HP-5 also receives a close signal on high letdown temperature to terminate letdown flow; however,
this function is provided to prevent damage to the Purification Demineralizers (equipment protection) rather than for nuclear safety.
A failure of HP-5 to close on demand is associated with the following two types of accident scenarios.
- 1. Letdown Line Pipe Break (LOCA outside containment) with a failure to isolate redundant isolation valves inside containment.
- 2. Containment Isolation Failure for Core Damage Accidents (excluding Letdown Breaks)
A failure to isolate this line represents a potential containment bypass sequence. A Level 2/3 PRA evaluation of these accident sequences was conducted to evaluate the potential public health consequences to determine whether each type should be classified as a large early release frequency (LERF) sequence.
The consequence analysis showed that an unisolated letdown line break can produce significant dose consequences that are indicative of large early release frequency (LERF) sequences. The frequency of an unisolated letdown line break accident is estimated to be 5E-08 /Rx-Yr.
For other core damage accidents, the consequence analysis showed that these accidents (i.e., those without letdown line breaks) do not produce significant dose consequences that are indicative of LERF sequences. This result stems from lower flow rates that allow time for the evacuation of the public from areas close to the plant prior to significant radiological exposures. The core damage frequency impact of these other accidents is estimated to be approximately 2.6E-07 /Rx-Yr. The change in CDF is dominated by Station Blackout scenarios.
The overall impact on core damage frequency (CDF) is the combination of the above 2 types of sequences resulting in an increase of approximately 3.1 E-07 /Rx-Yr. This value is well below the annual risk significance threshold of 1 E-06 /Rx-Yr. The increase in LERF is attributed to letdown line break events and estimated to be 5E-08 /Rx-Yr which is well below the LERF risk significance threshold of 1 E-07 /Rx-Yr. Consequently, the inoperability of HP-5 on Oconee Units 2 and 3 did not have a significant risk impact.
ADDITIONAL INFORMATION
This event is similar to the failure of 1 HP-5 reported under LER 269/2011-02. It was determined through the root cause extent of condition review that the condition described in this LER did not adversely affect any other similar valve and actuator combinations.

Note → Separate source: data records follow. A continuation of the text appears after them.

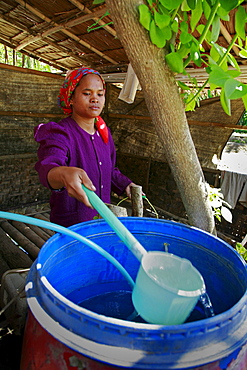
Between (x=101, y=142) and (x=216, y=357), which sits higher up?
(x=101, y=142)

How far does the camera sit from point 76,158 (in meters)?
1.56

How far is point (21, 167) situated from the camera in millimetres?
4598

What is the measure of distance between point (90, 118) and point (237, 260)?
1198mm

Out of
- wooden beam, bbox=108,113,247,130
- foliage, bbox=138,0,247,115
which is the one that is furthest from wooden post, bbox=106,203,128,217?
wooden beam, bbox=108,113,247,130

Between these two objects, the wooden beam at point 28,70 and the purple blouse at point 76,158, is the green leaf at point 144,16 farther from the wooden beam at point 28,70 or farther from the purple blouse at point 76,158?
the wooden beam at point 28,70

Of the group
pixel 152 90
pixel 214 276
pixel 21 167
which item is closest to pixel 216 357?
pixel 214 276

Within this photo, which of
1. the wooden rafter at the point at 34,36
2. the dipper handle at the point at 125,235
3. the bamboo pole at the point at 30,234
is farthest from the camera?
the wooden rafter at the point at 34,36

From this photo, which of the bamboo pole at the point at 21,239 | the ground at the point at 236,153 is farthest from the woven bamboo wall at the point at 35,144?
the ground at the point at 236,153

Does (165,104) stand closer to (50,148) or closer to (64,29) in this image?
(50,148)

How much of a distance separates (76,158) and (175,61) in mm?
817

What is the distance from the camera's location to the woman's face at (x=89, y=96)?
155 centimetres

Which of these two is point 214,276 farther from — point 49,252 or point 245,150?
point 245,150

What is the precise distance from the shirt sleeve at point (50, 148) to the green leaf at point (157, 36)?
61 centimetres

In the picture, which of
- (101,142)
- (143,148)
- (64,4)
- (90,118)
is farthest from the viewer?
(143,148)
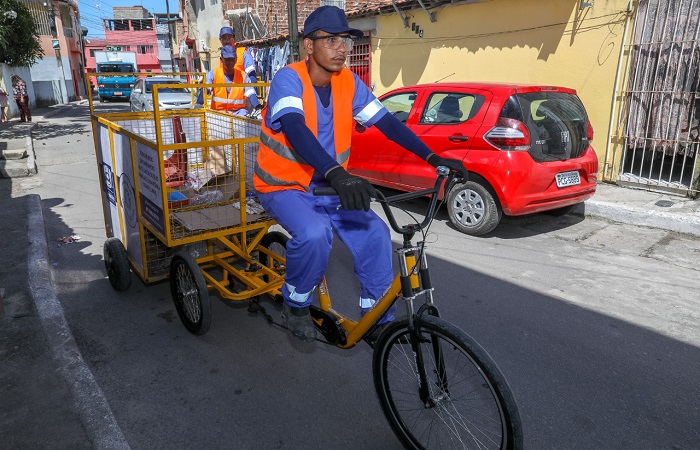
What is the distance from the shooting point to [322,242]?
2.72m

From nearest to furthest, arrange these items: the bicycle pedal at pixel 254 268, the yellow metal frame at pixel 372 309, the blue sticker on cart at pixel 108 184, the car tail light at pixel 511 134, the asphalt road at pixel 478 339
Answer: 1. the yellow metal frame at pixel 372 309
2. the asphalt road at pixel 478 339
3. the bicycle pedal at pixel 254 268
4. the blue sticker on cart at pixel 108 184
5. the car tail light at pixel 511 134

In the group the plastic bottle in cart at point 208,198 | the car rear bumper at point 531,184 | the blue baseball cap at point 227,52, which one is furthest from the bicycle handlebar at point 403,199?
the blue baseball cap at point 227,52

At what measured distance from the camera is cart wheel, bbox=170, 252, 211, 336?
3539 millimetres

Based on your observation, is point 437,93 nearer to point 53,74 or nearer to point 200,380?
point 200,380

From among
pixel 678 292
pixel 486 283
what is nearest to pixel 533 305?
pixel 486 283

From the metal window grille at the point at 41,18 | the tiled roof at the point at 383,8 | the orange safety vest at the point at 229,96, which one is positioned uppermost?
the metal window grille at the point at 41,18

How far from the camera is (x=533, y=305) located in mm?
4273

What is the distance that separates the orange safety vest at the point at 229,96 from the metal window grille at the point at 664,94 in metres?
5.54

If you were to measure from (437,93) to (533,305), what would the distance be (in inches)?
128

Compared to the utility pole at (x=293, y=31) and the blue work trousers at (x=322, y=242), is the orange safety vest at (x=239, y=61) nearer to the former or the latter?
the utility pole at (x=293, y=31)

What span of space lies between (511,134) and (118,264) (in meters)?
4.00

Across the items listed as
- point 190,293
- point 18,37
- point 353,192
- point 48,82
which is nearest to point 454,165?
point 353,192

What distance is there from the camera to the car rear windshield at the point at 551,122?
5602 millimetres

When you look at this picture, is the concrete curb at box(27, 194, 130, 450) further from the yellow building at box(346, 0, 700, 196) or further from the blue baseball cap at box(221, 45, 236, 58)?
the yellow building at box(346, 0, 700, 196)
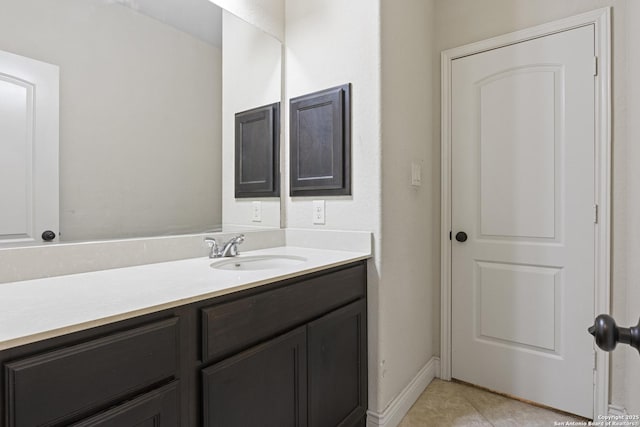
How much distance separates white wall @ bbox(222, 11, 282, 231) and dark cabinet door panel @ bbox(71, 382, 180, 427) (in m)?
1.04

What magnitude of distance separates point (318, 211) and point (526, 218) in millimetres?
1200

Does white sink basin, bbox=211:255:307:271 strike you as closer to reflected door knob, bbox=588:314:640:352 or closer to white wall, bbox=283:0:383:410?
white wall, bbox=283:0:383:410

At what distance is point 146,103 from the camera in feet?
4.67

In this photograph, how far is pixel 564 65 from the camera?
179 centimetres

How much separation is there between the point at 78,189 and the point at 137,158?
255mm

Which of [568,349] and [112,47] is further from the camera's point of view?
[568,349]

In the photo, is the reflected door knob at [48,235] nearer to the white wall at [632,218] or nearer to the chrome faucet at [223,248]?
the chrome faucet at [223,248]


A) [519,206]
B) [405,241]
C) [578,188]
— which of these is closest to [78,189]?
[405,241]

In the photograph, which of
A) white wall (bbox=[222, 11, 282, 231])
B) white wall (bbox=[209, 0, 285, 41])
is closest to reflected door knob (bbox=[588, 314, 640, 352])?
white wall (bbox=[222, 11, 282, 231])

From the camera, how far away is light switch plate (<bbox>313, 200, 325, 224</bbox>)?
72.1 inches

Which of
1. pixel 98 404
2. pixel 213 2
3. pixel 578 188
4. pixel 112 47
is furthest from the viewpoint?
pixel 578 188

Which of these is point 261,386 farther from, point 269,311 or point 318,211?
point 318,211

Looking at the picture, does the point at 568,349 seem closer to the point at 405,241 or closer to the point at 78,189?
the point at 405,241

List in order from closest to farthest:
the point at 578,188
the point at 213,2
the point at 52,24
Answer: the point at 52,24 < the point at 213,2 < the point at 578,188
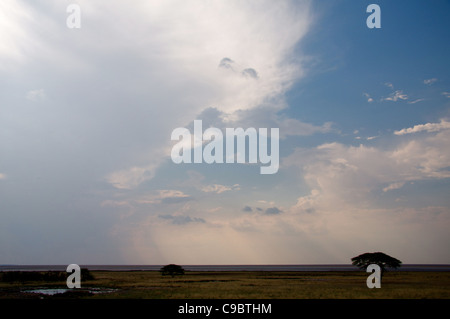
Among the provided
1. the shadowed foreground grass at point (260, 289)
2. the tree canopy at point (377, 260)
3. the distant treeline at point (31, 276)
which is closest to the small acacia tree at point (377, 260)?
the tree canopy at point (377, 260)

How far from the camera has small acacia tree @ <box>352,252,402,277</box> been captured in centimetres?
6438

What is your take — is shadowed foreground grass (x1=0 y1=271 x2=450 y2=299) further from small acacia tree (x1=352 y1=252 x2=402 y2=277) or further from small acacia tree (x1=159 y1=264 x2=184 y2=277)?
small acacia tree (x1=159 y1=264 x2=184 y2=277)

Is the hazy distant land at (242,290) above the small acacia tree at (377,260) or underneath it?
underneath

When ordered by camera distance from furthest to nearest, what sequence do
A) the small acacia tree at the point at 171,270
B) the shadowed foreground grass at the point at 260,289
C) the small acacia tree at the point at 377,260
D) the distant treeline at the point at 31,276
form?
the small acacia tree at the point at 171,270
the distant treeline at the point at 31,276
the small acacia tree at the point at 377,260
the shadowed foreground grass at the point at 260,289

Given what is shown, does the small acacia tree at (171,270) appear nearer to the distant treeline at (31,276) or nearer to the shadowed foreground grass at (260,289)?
the distant treeline at (31,276)

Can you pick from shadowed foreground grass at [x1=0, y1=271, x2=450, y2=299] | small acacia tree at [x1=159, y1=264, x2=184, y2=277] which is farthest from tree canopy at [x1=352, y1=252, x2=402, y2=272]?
small acacia tree at [x1=159, y1=264, x2=184, y2=277]

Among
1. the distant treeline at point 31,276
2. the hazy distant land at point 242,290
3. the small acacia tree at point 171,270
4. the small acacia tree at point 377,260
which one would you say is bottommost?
the small acacia tree at point 171,270

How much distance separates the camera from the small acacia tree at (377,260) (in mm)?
64375

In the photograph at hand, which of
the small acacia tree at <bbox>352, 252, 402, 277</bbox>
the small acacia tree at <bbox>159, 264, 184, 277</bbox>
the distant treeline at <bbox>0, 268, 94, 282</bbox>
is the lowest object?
the small acacia tree at <bbox>159, 264, 184, 277</bbox>

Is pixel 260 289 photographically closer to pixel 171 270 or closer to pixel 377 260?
pixel 377 260

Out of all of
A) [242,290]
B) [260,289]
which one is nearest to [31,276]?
[242,290]
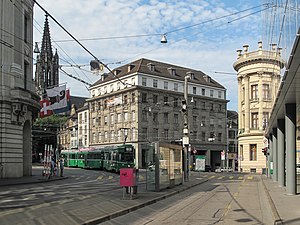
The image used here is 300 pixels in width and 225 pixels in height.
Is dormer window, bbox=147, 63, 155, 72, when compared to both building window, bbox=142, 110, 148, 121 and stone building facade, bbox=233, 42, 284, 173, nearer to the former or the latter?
building window, bbox=142, 110, 148, 121

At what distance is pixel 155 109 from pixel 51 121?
30.4 m

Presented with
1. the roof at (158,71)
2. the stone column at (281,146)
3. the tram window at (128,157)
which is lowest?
the tram window at (128,157)

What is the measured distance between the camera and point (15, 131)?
3684 cm

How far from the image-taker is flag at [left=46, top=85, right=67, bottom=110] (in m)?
33.1

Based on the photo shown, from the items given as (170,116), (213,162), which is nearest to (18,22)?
(170,116)

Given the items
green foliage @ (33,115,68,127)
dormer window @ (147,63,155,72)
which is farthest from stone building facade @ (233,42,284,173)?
green foliage @ (33,115,68,127)

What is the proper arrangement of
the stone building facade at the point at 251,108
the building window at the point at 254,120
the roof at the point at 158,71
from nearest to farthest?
the stone building facade at the point at 251,108, the building window at the point at 254,120, the roof at the point at 158,71

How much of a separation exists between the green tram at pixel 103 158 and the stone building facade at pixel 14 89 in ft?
36.6

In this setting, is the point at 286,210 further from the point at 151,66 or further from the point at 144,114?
the point at 151,66

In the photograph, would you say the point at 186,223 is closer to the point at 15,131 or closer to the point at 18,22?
the point at 15,131

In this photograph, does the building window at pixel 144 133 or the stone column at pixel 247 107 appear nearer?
the stone column at pixel 247 107

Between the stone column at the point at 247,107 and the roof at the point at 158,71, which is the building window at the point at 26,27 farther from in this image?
the roof at the point at 158,71

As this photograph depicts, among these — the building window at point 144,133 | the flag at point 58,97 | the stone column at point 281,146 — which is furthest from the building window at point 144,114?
the stone column at point 281,146

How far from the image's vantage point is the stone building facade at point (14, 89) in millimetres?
35406
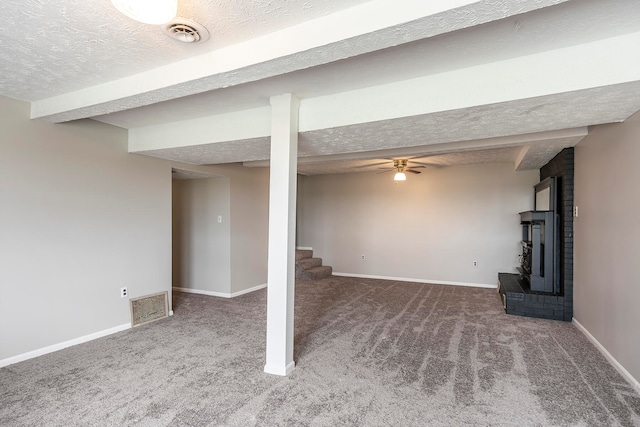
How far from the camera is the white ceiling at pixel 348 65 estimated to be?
5.44 feet

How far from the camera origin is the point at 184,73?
2213 millimetres

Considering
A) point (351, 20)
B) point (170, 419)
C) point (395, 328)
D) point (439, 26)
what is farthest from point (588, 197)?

Also, a search of Oconee's Corrective Action Program data base found no events similar to the modification quality issue during the previous five years of operation.
Energy Industry Identification System (EIIS) codes are identified in the test as [EIIS:XX]. This event is considered reportable under the Equipment Performance and Information Exchange (EPIX) program.
There were no releases of radioactive materials, radiation exposures or personnel injuries associated with this event.